**Gegeven tekst:**
───
Bij ‘vermogenspolitie’ stel ik me een eenheid voor die invallen doet in jachthaven en bolide-showroom, maar de term dook op in een artikel van Volkskrants Marije Randewijk over de Tour de France. Zij had zich afgevraagd of haar krant had bijgedragen aan het beeld van Chris Froome als ‘eindelijk weer een geloofwaardige winnaar’ in 2013. Ja, zei haar hoofdredacteur toen die verbaasd hoorde dat ze Froome helemaal niet zo geloofwaardig had gevonden. Verbazing die zijn lezers delen want in de verslaggeving troffen die weinig bedenkingen. Zoals nauwelijks een verslaggever over fraude begint voordat een klokkenluider op het toneel verschijnt die dan vaak eerst nog als querulant en spelbederver uitgekotst wordt. Want de Tour is veler feestje (lang ook het mijne), met voorop legio wielerjournalisten in polonaise achter de brede rug van Smeets.

Randewijks verklaring is: ik had geen bewijs. Dan zijn verdachtmakingen inderdaad ongepast en bovendien gevaarlijk voor het feest waarop je de gelukkige invité bent en je brood verdient. Andere Tijden Sport ging recent over het Nederlands aandeel in de Tour Dopage van 1998, waarbij tvm-ploegleider Cees Priem in de Franse bajes belandde vanwege een aangehouden busje met epo-apotheekje. Smeets ondervroeg Priem destijds streng. Dapper, integer? Het kon moeilijk anders: Priem leek met zijn hand in de snoeptrommel betrapt, maar wie iets van wielrennen wist had al tijden vastgesteld dat de prestaties van renners verdacht verbeterd waren.

Nu blijkt dat Smeets zich, begrijpelijk, tot de verkeerde wendde: Priem en Moors wisten nergens van, althans, dat zeggen oud-renners die de spullen zelf hadden gekocht. Priem lijkt onschuldig, maar zijn adagium als ploegleider was: ‘Als je niet presteert ga je eruit en als je middelen gebruikt en betrapt wordt ook.’ Terwijl het epo-peloton wegreed bij niet-gebruikers alsof die beginnelingen waren.
───
Kopieer uit de tekst over de Tour de France woord voor woord het stuk van "Randewijks verklaring is: ik" tot en met "verdacht verbeterd waren.".

**Gegevens:**
───
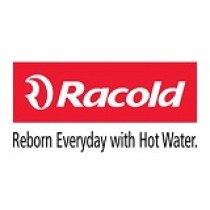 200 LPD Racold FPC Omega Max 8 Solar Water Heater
───
**Resultaat:**
Randewijks verklaring is: ik had geen bewijs. Dan zijn verdachtmakingen inderdaad ongepast en bovendien gevaarlijk voor het feest waarop je de gelukkige invité bent en je brood verdient. Andere Tijden Sport ging recent over het Nederlands aandeel in de Tour Dopage van 1998, waarbij tvm-ploegleider Cees Priem in de Franse bajes belandde vanwege een aangehouden busje met epo-apotheekje. Smeets ondervroeg Priem destijds streng. Dapper, integer? Het kon moeilijk anders: Priem leek met zijn hand in de snoeptrommel betrapt, maar wie iets van wielrennen wist had al tijden vastgesteld dat de prestaties van renners verdacht verbeterd waren.